What the exercise asks -> Entries below include pictures. Output exactly the lines from the one with "Игра Овощи и" down to the one with "Nake cobra (naja", both ends included, and leave the pictures out.

Input ->
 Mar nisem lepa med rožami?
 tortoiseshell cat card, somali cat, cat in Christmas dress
--
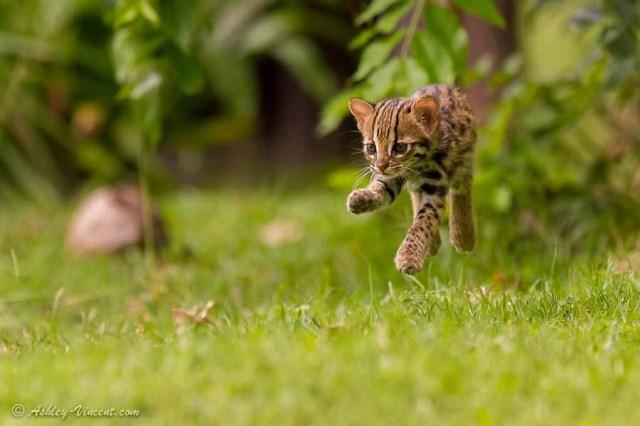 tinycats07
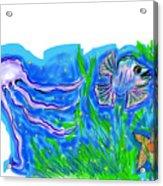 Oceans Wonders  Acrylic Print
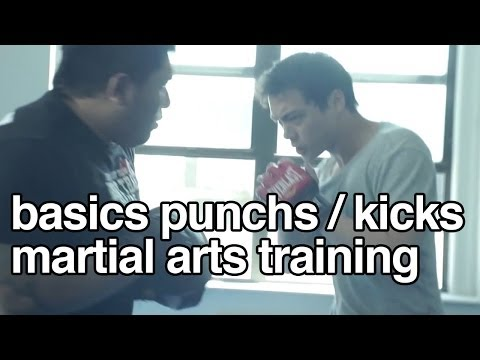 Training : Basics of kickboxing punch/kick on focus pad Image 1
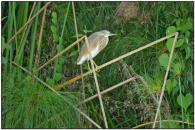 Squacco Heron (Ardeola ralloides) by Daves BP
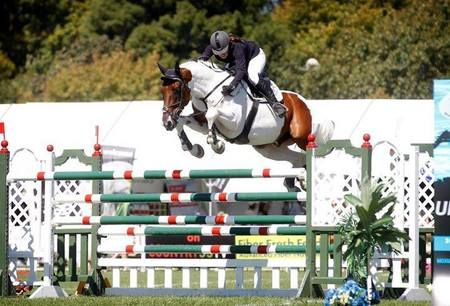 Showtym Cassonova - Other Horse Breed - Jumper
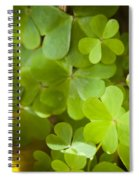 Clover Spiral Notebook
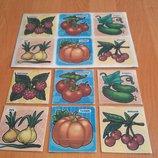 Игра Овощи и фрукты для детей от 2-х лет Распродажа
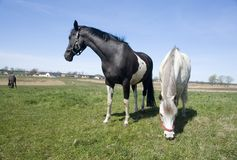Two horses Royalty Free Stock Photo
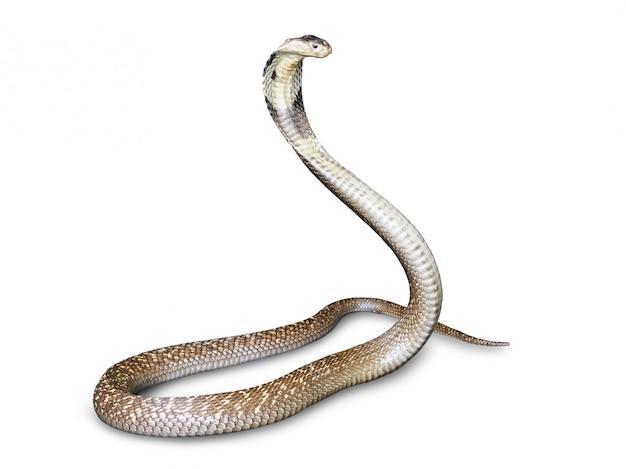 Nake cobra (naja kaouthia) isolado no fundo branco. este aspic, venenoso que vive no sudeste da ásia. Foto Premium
--
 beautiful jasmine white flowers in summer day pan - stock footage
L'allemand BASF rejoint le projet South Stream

Solution below ->
 Игра Овощи и фрукты для детей от 2-х лет Распродажа
Two horses Royalty Free Stock Photo
 Nake cobra (naja kaouthia) isolado no fundo branco. este aspic, venenoso que vive no sudeste da ásia. Foto Premium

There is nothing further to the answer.